Last week, Governor O’Malley of Maryland and then Governor Markell of Delaware each signed laws requiring that their state agencies provide accurate, up-to-date information about Down syndrome for parents receiving a test result. They join Massachusetts (2012) and Kentucky (2013) in passing such legislation.
Delaware
Delaware joins Massachusetts and Kentucky exactly in what is required, passing in substance the exact same laws as passed in those states. So, now in Delaware, Massachusetts, and Kentucky anyone delivering a test result for Down syndrome to parents is required to provide accurate, up-to-date written information and contact information to local Down syndrome support organizations. Delaware hopefully will further join Massachusetts and Kentucky in identifying the same written information and resources to further standardize the way prenatal testing and postnatal diagnoses are administered.
Maryland
Maryland also passed a law providing information. Compelling testimony was taken during the hearings on the pending legislation:
When Heather Sachs’ daughter was born with Down Syndrome eight years ago, she wasn’t given helpful information or the names of parent groups offering advice and support.
Instead, Sachs tells Maryland lawmakers, she was simply handed a pamphlet, entitled “So You’ve Had a Mongoloid: Now What?”
On the audio of the Senate Finance Committee hearing where she testified, the gasps from lawmakers and attendees are audible.
The Maryland law initially was identical to that of Massachusetts, Kentucky, and Delaware. But, in the sausage-making of public policy, a key change was made. Instead of requiring that physicians and other health care providers deliver accurate, up-to-date information identified by state agencies, health care providers are merely authorized to deliver that information which they may or may not. So, despite the passage of the law, Ms. Sachs’ same OB could ignore the materials identified by the State and still give out the pamphlet “So You’ve Had a Mongoloid: Now What?”
Hopefully, through executive action, Governor O’Malley will require that every prenatal test or postnatal diagnosis paid for in any way through public dollars shall be accompanied with the written resources identified by the State pursuant to the law. And, hopefully, physicians who want to ethically care for their patients will provide the information identified by the State, and not “So You’ve Had a Mongoloid: Now What?”
Regardless, these laws are reason to celebrate. Each is a measure of public policy emphasizing that women need accurate written information when receiving a Down syndrome test result and should be referred to their local Down syndrome parent support organization. Something long called for by professional guidelines, but still to this day, something ignored or not complied with by too many medical professionals.

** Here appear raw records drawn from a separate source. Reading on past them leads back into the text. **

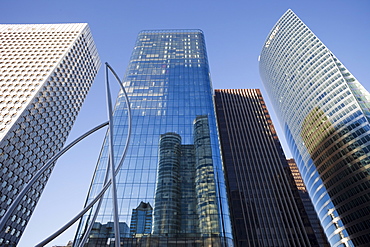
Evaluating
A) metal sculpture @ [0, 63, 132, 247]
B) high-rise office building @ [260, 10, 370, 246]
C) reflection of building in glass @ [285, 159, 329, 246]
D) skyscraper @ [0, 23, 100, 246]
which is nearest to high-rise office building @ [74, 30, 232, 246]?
metal sculpture @ [0, 63, 132, 247]

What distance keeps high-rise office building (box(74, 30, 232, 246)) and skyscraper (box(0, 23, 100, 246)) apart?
30.6 meters

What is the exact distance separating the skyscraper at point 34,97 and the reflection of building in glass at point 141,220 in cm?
4213

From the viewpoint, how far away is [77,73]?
96.9 metres

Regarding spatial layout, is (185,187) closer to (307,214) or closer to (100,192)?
(100,192)

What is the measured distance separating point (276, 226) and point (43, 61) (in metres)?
101

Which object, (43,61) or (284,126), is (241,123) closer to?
(284,126)

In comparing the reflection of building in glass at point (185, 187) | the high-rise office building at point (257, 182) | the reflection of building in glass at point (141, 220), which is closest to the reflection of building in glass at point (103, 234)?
the reflection of building in glass at point (141, 220)

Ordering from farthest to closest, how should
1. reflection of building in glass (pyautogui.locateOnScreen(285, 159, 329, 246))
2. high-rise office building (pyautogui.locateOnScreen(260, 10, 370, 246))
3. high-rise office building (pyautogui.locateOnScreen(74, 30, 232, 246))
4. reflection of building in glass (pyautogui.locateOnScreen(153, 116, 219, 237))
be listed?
reflection of building in glass (pyautogui.locateOnScreen(285, 159, 329, 246))
high-rise office building (pyautogui.locateOnScreen(260, 10, 370, 246))
reflection of building in glass (pyautogui.locateOnScreen(153, 116, 219, 237))
high-rise office building (pyautogui.locateOnScreen(74, 30, 232, 246))

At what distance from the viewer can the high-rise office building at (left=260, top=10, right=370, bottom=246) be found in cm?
7781

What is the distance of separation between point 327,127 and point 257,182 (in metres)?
35.1

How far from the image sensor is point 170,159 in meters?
46.3

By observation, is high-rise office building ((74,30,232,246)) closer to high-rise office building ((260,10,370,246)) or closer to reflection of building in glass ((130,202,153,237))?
reflection of building in glass ((130,202,153,237))

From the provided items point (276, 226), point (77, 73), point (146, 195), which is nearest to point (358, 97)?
point (276, 226)

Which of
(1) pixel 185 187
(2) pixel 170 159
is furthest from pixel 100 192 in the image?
(2) pixel 170 159
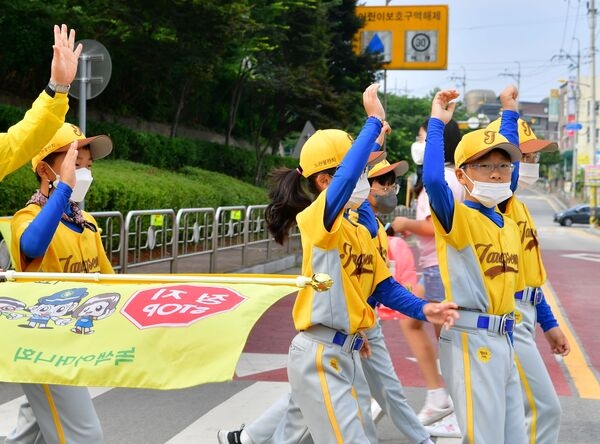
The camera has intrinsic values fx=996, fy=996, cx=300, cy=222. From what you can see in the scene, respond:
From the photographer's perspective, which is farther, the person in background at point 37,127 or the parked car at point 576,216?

Congrats Delaware and Maryland: welcome to the club of states trying to ethically care for parents receiving a Down syndrome test result.
I thought VA had a similar law but I can’t find it right now. Can you direct me? Thanks!

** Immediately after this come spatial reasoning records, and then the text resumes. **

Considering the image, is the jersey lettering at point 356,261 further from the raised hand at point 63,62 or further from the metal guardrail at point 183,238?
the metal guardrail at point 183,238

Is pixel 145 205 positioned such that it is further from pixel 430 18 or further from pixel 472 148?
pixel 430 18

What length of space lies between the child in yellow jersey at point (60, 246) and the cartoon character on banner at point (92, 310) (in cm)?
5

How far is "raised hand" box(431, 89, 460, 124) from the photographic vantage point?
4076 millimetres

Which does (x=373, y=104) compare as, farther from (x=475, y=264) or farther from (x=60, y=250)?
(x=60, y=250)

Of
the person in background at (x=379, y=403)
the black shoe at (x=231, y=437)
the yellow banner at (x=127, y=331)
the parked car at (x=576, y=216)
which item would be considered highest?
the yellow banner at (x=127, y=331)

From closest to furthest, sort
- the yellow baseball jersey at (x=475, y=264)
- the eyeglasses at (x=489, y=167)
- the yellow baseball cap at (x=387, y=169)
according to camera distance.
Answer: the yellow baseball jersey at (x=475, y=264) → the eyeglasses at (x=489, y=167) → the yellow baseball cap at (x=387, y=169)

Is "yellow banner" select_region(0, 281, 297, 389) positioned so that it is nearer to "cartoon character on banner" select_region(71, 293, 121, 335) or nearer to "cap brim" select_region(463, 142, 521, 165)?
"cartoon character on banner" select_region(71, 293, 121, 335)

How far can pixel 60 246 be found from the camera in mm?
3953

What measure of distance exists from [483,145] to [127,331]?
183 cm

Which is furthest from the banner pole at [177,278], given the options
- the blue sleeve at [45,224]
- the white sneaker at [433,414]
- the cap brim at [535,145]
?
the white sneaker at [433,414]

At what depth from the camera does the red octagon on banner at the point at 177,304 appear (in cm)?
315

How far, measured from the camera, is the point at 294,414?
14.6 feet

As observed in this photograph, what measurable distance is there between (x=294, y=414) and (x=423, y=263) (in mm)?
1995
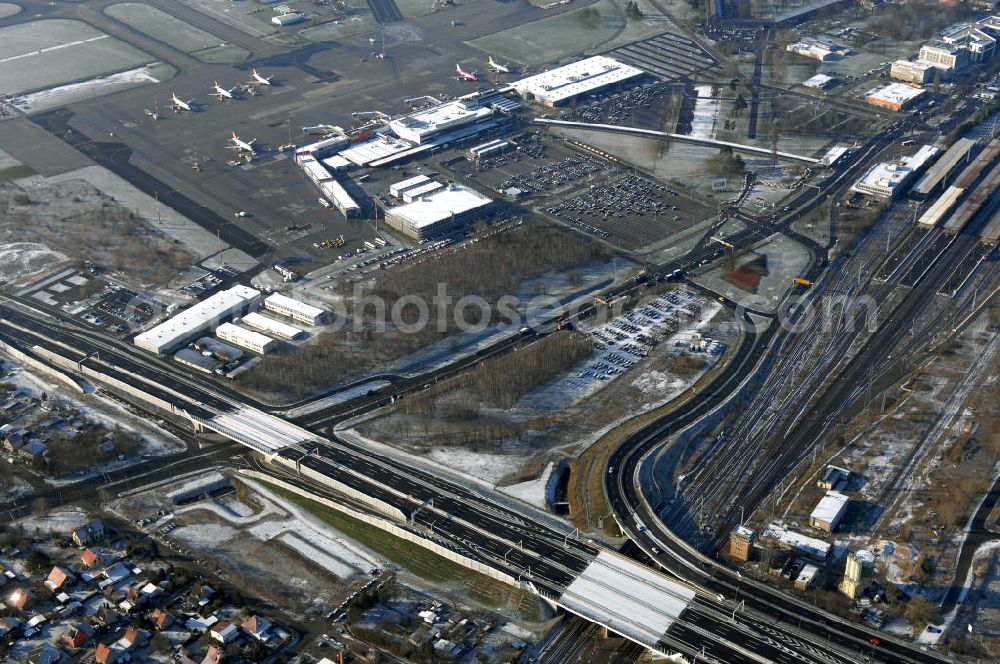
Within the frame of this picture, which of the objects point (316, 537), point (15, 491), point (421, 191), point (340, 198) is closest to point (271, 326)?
point (340, 198)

Sort of, Heather. The law is Virginia Code Sec. 54.1-2403.01.B and states:
As a routine component of prenatal care, every practitioner licensed pursuant to this subtitle who renders prenatal care, including any holder of a multistate licensure privilege to practice nursing, regardless of the site of such practice, upon receipt of a positive test result from a prenatal test for Down syndrome or other prenatally diagnosed conditions performed on a patient, the health care provider involved may provide the patient with information about the Virginia Department of Health genetics program website and shall provide the patient with up-to-date, scientific written information concerning the life expectancy, clinical course, and intellectual and functional development and treatment options for an unborn child diagnosed with or child born with Down syndrome or other prenatally diagnosed conditions. He may also provide a referral to support services providers, including information hotlines specific to Down syndrome or other prenatally diagnosed conditions, resource centers or clearinghouses, and other education and support programs. For the purposes of this section, “prenatally diagnosed condition” means any fetal health condition identified by prenatal genetic testing or prenatal screening procedures.
So a bit of “shall” and “may.” It’s been a law since 1995 and updated most recently in 2008. I wonder how it’s actually being implemented.